Tasks to complete =>
a) In the account of adopting Anaya, list each thing her skin is said to do or require after the words "severely dry skin that".
b) Resume the account of adopting Anaya after its last sentence.

As I walk through Delhi, with a cute brown-skinned baby girl, everyone’s eyes are on us. They stare in interest and, finally, work up enough courage to the inevitable question: “Is she yours?” I start my typical spiel, “My husband and I adopted her from Hyderabad. She is ours forever.”
This short conversation ends most of the time with them telling Anaya “You are so lucky that you have been adopted.” I, in return, always end the conversation with “No, we are the lucky ones.”
You see, I am the lucky one!! In the few months that she has been in our home, she has changed my outlook completely on just how much God cares for me. I have always known that God loves me, but now I know that he ADORES me.
“As the Father hath loved me, so have I loved you: continue ye in my love” John 15:9
Anaya is not your typical little Indian girl. She has a rare skin condition call genetic ichthyosis. She was born with severely dry skin that cracks, becomes scaly, peels, and requires daily care. As I began to care for her every morning and evening, God began to show me, through her, just how deep his love for me runs.

Data under study =>
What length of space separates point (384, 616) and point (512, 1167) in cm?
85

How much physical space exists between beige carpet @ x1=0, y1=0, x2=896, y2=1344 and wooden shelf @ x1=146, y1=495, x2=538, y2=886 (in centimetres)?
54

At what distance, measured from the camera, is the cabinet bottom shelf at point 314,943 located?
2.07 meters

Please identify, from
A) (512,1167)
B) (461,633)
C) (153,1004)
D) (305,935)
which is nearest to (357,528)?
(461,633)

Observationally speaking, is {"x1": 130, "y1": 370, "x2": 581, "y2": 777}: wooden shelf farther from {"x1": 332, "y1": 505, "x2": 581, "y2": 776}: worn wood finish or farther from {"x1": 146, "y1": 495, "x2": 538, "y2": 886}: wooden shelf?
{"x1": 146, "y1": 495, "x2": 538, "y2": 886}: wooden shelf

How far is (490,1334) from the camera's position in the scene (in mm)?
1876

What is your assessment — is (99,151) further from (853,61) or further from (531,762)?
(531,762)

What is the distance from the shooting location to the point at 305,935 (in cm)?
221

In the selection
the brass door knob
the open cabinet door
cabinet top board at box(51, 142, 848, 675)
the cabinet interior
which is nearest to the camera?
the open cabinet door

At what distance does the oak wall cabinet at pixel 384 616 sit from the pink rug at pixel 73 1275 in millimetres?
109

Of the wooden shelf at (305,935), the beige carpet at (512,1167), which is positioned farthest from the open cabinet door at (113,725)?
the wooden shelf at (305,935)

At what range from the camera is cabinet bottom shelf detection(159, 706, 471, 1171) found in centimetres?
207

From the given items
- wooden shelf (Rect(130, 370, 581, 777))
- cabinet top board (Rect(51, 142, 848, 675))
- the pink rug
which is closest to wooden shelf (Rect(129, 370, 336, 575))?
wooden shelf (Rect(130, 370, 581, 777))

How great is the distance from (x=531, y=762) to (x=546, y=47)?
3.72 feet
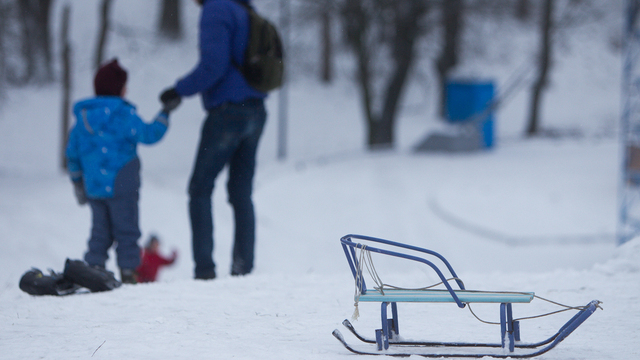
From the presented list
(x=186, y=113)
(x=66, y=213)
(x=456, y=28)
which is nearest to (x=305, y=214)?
(x=66, y=213)

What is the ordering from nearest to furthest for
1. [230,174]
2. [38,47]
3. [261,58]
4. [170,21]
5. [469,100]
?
[261,58]
[230,174]
[469,100]
[38,47]
[170,21]

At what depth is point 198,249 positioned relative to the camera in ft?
13.4

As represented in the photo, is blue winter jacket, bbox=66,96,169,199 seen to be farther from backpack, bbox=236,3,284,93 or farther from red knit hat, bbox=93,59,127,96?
backpack, bbox=236,3,284,93

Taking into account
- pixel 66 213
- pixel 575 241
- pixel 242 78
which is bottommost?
pixel 575 241

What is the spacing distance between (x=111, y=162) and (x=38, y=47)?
2093 centimetres

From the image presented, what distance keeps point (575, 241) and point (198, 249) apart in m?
6.43

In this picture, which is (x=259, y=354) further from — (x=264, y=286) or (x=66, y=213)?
(x=66, y=213)

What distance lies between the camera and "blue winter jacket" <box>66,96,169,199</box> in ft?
13.5

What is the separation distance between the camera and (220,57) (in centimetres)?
388

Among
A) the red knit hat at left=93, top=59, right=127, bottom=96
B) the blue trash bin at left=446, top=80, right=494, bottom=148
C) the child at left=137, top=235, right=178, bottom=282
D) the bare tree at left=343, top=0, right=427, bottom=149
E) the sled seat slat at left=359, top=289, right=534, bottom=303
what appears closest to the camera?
the sled seat slat at left=359, top=289, right=534, bottom=303

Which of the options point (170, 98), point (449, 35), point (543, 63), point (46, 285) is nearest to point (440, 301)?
point (170, 98)

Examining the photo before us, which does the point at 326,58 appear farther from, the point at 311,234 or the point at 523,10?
the point at 311,234

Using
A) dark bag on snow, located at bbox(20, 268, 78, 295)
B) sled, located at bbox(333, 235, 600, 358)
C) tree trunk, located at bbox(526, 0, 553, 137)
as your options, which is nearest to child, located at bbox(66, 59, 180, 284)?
dark bag on snow, located at bbox(20, 268, 78, 295)

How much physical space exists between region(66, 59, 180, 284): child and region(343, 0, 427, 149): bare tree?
508 inches
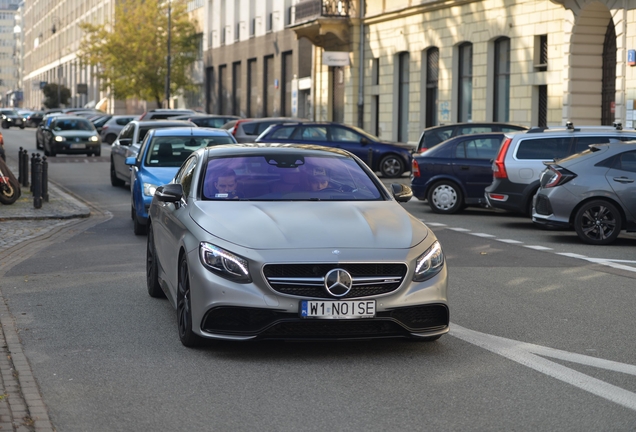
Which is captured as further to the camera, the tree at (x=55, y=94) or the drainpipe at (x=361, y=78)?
the tree at (x=55, y=94)

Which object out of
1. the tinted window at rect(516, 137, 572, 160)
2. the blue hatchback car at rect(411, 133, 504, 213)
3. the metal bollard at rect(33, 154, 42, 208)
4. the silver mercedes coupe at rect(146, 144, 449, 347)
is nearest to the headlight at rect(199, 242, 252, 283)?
the silver mercedes coupe at rect(146, 144, 449, 347)

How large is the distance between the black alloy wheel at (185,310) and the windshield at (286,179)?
2.58 ft

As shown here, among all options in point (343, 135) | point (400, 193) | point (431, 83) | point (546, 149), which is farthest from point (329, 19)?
point (400, 193)

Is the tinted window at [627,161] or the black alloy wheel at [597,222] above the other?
the tinted window at [627,161]

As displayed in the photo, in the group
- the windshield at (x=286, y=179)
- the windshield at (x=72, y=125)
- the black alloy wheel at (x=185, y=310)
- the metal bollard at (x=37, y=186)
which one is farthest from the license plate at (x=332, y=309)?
the windshield at (x=72, y=125)

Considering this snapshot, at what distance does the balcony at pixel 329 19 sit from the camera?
44812 mm

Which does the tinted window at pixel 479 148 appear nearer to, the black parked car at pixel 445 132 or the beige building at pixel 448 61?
the black parked car at pixel 445 132

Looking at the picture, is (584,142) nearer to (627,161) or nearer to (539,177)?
(539,177)

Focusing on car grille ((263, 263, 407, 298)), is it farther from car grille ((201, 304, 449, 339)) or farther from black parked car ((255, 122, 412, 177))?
black parked car ((255, 122, 412, 177))

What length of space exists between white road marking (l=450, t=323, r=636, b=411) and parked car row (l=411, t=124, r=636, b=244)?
7507mm

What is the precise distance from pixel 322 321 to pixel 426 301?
714mm

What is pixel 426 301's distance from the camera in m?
7.27

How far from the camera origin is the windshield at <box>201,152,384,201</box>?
8.41 meters

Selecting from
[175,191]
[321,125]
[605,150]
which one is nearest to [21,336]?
[175,191]
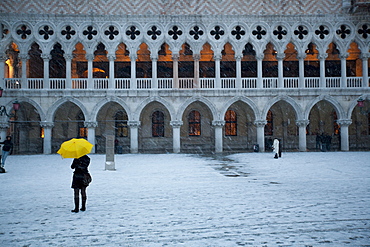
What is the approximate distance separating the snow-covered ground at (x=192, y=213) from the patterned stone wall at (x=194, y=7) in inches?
662

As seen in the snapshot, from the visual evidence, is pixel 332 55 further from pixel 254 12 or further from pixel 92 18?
pixel 92 18

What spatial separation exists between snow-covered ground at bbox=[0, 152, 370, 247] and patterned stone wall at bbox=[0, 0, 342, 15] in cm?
1681

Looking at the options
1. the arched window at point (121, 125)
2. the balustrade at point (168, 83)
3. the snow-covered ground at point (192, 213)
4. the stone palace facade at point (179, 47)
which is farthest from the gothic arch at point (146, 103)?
the snow-covered ground at point (192, 213)

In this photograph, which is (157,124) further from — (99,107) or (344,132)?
(344,132)

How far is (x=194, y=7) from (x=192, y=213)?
67.9 feet

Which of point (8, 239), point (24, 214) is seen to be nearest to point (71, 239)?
point (8, 239)

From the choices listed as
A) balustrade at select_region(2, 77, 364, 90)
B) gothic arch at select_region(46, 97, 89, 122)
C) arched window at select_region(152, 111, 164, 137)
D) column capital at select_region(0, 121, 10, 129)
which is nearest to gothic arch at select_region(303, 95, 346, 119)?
balustrade at select_region(2, 77, 364, 90)

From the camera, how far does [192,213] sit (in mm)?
6227

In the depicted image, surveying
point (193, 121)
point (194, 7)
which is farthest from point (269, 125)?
point (194, 7)

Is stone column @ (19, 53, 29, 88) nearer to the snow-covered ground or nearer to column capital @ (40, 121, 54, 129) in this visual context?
column capital @ (40, 121, 54, 129)

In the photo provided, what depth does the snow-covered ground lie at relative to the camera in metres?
4.78

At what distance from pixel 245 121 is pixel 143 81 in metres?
9.26

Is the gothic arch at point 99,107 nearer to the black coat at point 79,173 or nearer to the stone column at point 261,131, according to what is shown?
the stone column at point 261,131

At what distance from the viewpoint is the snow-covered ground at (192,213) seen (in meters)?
4.78
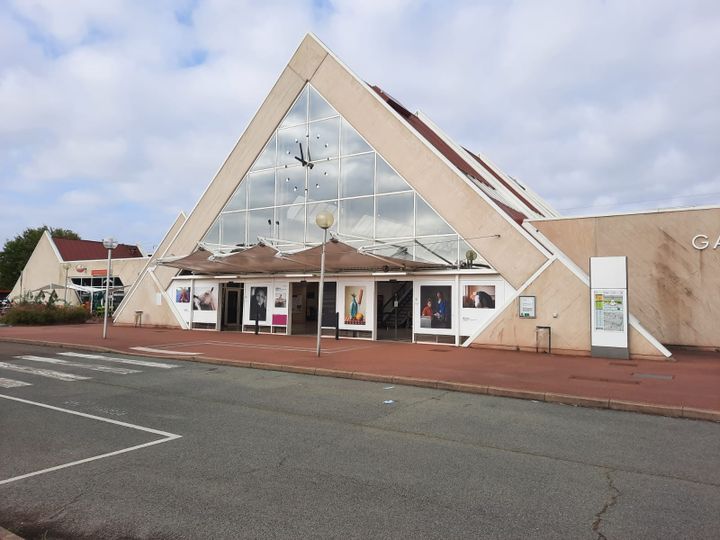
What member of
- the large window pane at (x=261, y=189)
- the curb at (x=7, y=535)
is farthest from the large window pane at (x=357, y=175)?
the curb at (x=7, y=535)

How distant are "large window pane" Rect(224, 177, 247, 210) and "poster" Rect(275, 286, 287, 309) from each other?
4.77m

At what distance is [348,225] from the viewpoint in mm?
22234

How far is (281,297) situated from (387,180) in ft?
24.4

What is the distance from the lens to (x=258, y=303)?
24.5 metres

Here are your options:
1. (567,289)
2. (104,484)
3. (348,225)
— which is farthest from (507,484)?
(348,225)

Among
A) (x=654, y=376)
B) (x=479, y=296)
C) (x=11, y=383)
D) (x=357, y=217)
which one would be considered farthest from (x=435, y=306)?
(x=11, y=383)

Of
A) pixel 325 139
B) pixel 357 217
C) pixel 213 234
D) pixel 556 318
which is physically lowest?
pixel 556 318

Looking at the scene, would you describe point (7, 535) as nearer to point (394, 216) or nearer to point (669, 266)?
point (394, 216)

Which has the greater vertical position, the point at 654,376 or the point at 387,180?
the point at 387,180

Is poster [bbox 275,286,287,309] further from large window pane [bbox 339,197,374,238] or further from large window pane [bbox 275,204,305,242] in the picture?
large window pane [bbox 339,197,374,238]

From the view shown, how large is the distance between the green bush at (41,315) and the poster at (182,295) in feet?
31.0

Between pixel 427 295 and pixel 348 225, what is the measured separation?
4.86m

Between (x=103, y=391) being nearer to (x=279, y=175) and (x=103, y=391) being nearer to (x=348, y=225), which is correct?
(x=348, y=225)

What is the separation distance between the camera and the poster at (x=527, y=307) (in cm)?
1731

Your responses =>
a)
- Cracks
- Becomes scaly
- Peels
- Requires daily care

b)
We prayed for and about Anaya and took her into our home knowing that she had this skin disorder. Yes, it was scary. Yes, I would second guess if I was capable of caring for her. But it only took a few minutes once I had her in my arms for my heart to fall helplessly in love with this brown eyed baby girl. Anaya does have scars and things that others are quick to point out, but those are hidden by the love I have for her.
Every morning as I sit over her in the bathtub and peel off all the layers off that have formed on her body, I become aware of all the sins that pile up on me like dead skin. They can cause ugliness in my outward appearance, but, even more troubling, is that underneath they’ve left scarring from all my previous sins. God is even more patient with me in the shedding of my sins and the healing of my scars than I am in the care and keeping of Anaya. Even though I’ve done this to myself, made myself scarred and ugly, he doesn’t see any of it because He ADORES me.
It can be easy to forget the condition we were in when God loved us, especially if we have been living for Him for years. We must examine the gospel again, remember our former state, and renew our thankfulness for the work God has done to redeem us. We, too, were not pleasant to look upon. We had many dark things hiding inside, but God loved us in spite of all of that. He did not try to “fix” us before he would save us. He took us just as we were and THEN began a work from the inside out.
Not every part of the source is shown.